Yaşam sürecinde neyin iyi ve kötü olduğunu neye göre ayırt edeceğiz? Doğa kutsal ve doğru bir döngü içerisindeyse güçlünün yada en iyi uyum sağlayanın hayatta kalması, zayıf canlıların ölümü, sürekli birbirinin üstüne basarak canlılığa devam eden canlıların iyiliği yada kötülüğü neye göre ölçülecek? İnsanoğlu olarak sürekli kendimizi etrafı kirletme, doğayı katletme gibi sebeplerden kötülüyoruz peki bizim yaptığımız döngünün dışına çıkarak döngüyü değiştirmek değil midir?

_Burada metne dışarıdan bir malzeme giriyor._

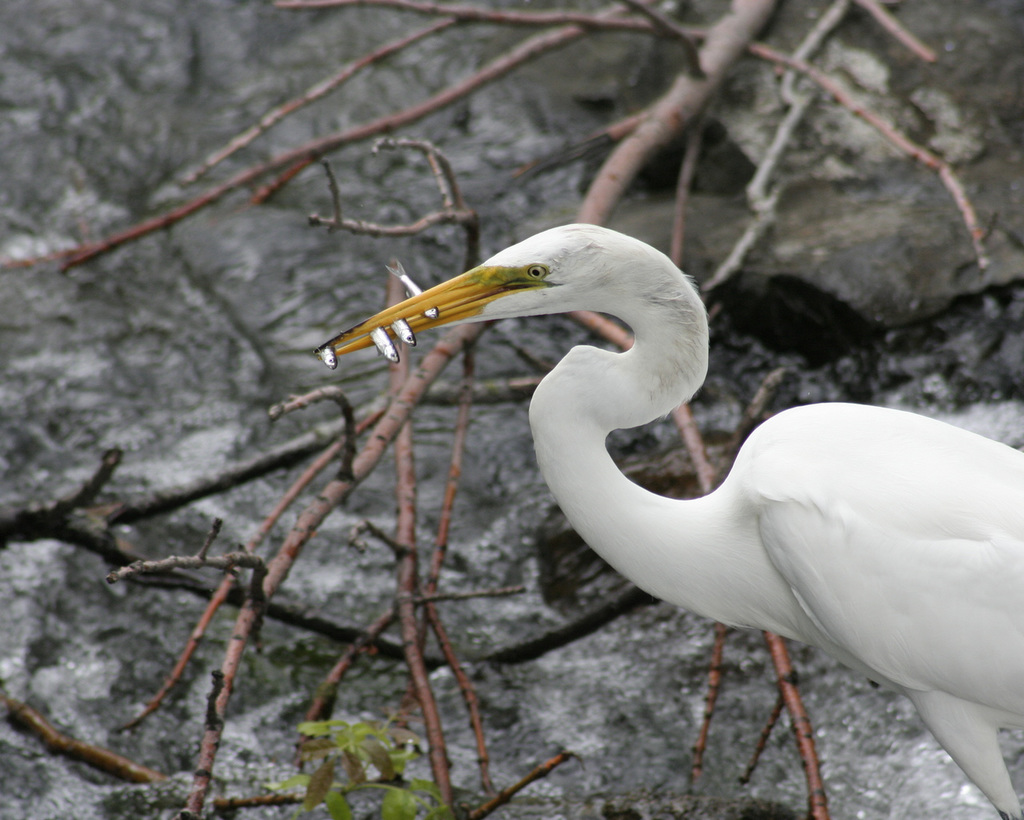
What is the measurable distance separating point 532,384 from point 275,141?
3557 mm

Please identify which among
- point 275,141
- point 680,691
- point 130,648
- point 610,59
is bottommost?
point 680,691

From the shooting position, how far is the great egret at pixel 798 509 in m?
2.02

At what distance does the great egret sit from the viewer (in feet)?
6.61

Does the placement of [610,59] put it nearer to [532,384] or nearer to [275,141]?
[275,141]

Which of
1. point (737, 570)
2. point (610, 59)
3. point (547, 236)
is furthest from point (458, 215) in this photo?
point (610, 59)

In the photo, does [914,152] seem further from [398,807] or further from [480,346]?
[398,807]

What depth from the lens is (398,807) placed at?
2.22 meters

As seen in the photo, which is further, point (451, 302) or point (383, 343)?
point (451, 302)

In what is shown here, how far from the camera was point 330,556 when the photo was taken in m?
3.72

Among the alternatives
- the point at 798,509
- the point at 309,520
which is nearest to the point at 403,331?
the point at 309,520

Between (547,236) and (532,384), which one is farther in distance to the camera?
(532,384)

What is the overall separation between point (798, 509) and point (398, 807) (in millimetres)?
1083

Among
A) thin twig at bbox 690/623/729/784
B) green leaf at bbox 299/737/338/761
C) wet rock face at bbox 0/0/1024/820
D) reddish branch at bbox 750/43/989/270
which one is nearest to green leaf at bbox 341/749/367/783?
green leaf at bbox 299/737/338/761

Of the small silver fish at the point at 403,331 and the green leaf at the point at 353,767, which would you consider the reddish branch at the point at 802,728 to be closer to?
the green leaf at the point at 353,767
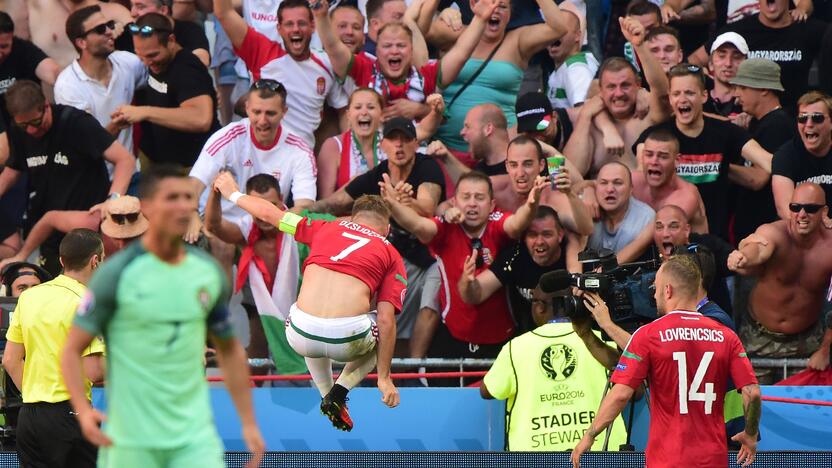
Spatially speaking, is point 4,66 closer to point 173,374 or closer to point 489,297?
point 489,297

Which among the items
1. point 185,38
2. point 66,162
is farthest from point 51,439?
point 185,38

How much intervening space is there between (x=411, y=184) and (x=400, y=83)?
4.33 feet

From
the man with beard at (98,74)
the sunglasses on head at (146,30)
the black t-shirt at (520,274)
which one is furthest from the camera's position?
the man with beard at (98,74)

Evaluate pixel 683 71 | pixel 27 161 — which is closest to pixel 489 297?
pixel 683 71

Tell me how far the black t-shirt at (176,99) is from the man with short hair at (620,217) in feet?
11.6

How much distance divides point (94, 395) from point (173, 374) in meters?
4.65

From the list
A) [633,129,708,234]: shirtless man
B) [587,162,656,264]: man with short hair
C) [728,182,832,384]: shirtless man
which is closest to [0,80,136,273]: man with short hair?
[587,162,656,264]: man with short hair

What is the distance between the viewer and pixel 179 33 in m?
13.1

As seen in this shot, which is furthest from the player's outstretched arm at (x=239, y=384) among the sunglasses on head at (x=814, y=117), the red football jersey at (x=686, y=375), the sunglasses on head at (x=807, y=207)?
the sunglasses on head at (x=814, y=117)

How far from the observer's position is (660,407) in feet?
28.0

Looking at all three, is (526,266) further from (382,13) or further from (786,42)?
(786,42)

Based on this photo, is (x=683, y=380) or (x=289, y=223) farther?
(x=289, y=223)

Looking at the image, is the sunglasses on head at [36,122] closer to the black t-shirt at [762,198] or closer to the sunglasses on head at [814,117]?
the black t-shirt at [762,198]

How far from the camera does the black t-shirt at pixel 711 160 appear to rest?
11.7 m
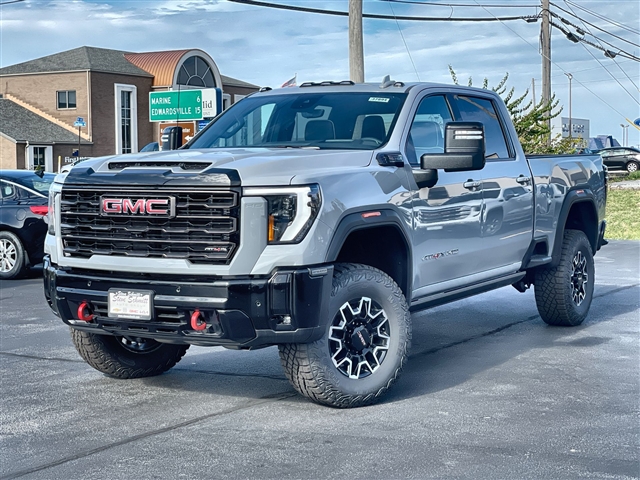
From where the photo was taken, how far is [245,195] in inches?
215

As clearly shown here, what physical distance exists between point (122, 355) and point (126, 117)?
63.7 metres

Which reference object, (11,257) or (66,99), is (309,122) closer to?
(11,257)

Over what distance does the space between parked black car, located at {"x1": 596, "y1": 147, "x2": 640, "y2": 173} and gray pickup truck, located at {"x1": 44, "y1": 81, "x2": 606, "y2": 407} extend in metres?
50.8

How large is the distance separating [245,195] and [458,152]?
1761 millimetres

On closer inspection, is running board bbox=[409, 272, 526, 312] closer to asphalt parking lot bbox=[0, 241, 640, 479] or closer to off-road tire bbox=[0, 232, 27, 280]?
asphalt parking lot bbox=[0, 241, 640, 479]

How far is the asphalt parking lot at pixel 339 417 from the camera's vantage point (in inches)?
189

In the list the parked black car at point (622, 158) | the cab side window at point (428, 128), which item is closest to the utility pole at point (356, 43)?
the cab side window at point (428, 128)

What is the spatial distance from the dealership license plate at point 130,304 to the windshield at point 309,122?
1.71 meters

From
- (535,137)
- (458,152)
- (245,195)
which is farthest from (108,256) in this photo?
(535,137)

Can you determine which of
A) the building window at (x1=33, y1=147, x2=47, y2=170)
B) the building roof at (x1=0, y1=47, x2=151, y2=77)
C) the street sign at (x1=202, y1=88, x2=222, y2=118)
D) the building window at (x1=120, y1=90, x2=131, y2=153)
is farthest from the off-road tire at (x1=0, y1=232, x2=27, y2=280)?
the building window at (x1=120, y1=90, x2=131, y2=153)

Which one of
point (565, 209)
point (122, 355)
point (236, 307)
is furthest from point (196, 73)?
point (236, 307)

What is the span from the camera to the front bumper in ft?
17.8

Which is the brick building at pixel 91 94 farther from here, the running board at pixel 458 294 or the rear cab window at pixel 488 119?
the running board at pixel 458 294

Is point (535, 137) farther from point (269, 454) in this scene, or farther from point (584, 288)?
point (269, 454)
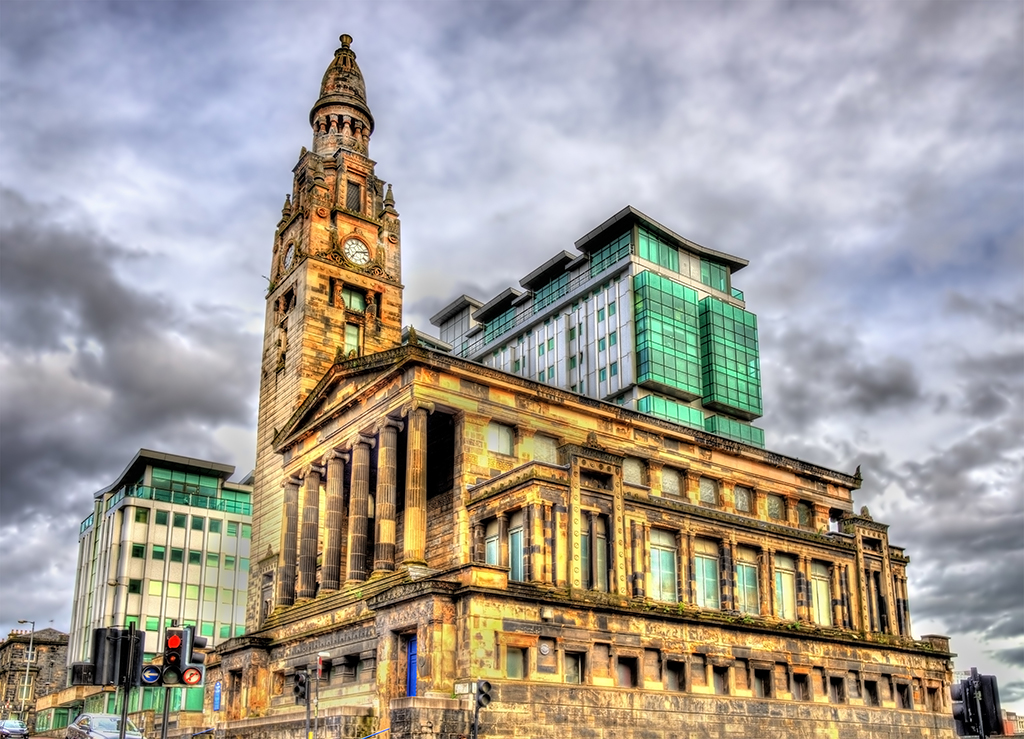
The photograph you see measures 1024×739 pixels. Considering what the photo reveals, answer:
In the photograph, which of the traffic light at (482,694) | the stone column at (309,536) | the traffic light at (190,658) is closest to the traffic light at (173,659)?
the traffic light at (190,658)

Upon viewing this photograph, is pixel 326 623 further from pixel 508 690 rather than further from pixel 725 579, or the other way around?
pixel 725 579

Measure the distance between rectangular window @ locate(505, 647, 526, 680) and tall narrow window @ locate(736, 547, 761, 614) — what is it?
49.7ft

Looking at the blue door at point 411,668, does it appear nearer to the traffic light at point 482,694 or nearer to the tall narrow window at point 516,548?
the tall narrow window at point 516,548

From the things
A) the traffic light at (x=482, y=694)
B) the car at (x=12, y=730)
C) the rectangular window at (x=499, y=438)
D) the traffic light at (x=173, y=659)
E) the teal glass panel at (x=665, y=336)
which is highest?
the teal glass panel at (x=665, y=336)

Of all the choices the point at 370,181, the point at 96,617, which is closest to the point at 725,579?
the point at 370,181

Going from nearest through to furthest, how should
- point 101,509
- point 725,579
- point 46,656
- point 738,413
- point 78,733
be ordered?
point 78,733
point 725,579
point 101,509
point 738,413
point 46,656

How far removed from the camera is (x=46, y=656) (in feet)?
358

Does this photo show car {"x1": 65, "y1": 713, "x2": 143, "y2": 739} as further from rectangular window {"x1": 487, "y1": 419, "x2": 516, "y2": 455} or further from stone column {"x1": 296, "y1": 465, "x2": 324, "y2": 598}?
rectangular window {"x1": 487, "y1": 419, "x2": 516, "y2": 455}

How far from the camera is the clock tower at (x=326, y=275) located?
2598 inches

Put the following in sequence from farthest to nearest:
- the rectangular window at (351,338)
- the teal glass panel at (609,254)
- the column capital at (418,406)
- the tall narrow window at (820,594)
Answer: the teal glass panel at (609,254)
the rectangular window at (351,338)
the tall narrow window at (820,594)
the column capital at (418,406)

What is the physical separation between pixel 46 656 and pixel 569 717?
87.9 meters

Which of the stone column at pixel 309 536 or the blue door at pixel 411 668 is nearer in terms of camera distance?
the blue door at pixel 411 668

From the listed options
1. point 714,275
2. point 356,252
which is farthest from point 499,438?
point 714,275

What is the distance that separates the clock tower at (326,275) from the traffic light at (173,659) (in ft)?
152
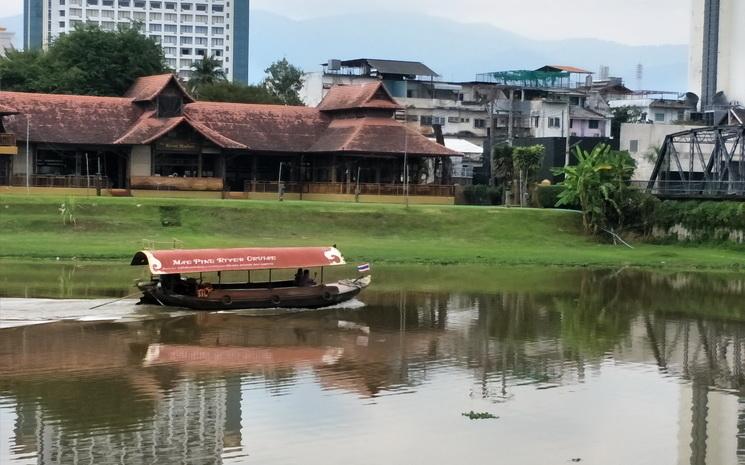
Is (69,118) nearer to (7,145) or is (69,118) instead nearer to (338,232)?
(7,145)

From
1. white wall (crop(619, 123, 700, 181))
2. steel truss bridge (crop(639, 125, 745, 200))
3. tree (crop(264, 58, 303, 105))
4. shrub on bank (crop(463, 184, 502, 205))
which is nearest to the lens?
steel truss bridge (crop(639, 125, 745, 200))

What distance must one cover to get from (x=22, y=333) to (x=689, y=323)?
57.5 ft

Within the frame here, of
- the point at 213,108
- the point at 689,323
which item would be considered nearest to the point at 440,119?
the point at 213,108

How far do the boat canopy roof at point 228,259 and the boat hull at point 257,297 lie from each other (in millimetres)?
684

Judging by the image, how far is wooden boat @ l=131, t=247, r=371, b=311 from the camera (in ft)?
95.8

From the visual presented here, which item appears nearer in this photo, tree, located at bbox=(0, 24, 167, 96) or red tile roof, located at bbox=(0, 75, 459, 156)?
red tile roof, located at bbox=(0, 75, 459, 156)

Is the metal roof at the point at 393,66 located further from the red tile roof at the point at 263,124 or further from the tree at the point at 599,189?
the tree at the point at 599,189

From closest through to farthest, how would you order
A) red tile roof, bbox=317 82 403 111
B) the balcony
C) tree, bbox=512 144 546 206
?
the balcony < tree, bbox=512 144 546 206 < red tile roof, bbox=317 82 403 111

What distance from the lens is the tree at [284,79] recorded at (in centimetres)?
10756

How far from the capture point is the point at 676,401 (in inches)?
784

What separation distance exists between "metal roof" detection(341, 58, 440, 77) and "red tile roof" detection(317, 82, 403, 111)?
30446 millimetres

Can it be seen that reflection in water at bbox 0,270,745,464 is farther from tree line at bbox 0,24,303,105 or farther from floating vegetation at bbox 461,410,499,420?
tree line at bbox 0,24,303,105

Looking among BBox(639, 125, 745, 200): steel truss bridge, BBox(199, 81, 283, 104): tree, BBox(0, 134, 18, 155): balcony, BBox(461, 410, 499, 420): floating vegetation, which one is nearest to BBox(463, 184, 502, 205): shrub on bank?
BBox(639, 125, 745, 200): steel truss bridge

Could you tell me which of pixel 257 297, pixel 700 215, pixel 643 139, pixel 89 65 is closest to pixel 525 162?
pixel 700 215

Doğal döngüde ki yırtıcıların saldırganlığını evcilleştirme metoduyla, farklı canlılara yardım ederek, canlıların yiyecek sorunu çözülmesi için genetik müdahale ile doğal olanın dışında yeni şeyler üreterek döngünün dışında eylemler gerçekleştirmiyor muyuz? İyi ve kötü terimleri yaşam-ölüm ikilisi üzerine kurulu değil midir?

Felsefe denizinde yüzelim ve derinlere dalalım, etik hakkında neler çıkaracağız  :)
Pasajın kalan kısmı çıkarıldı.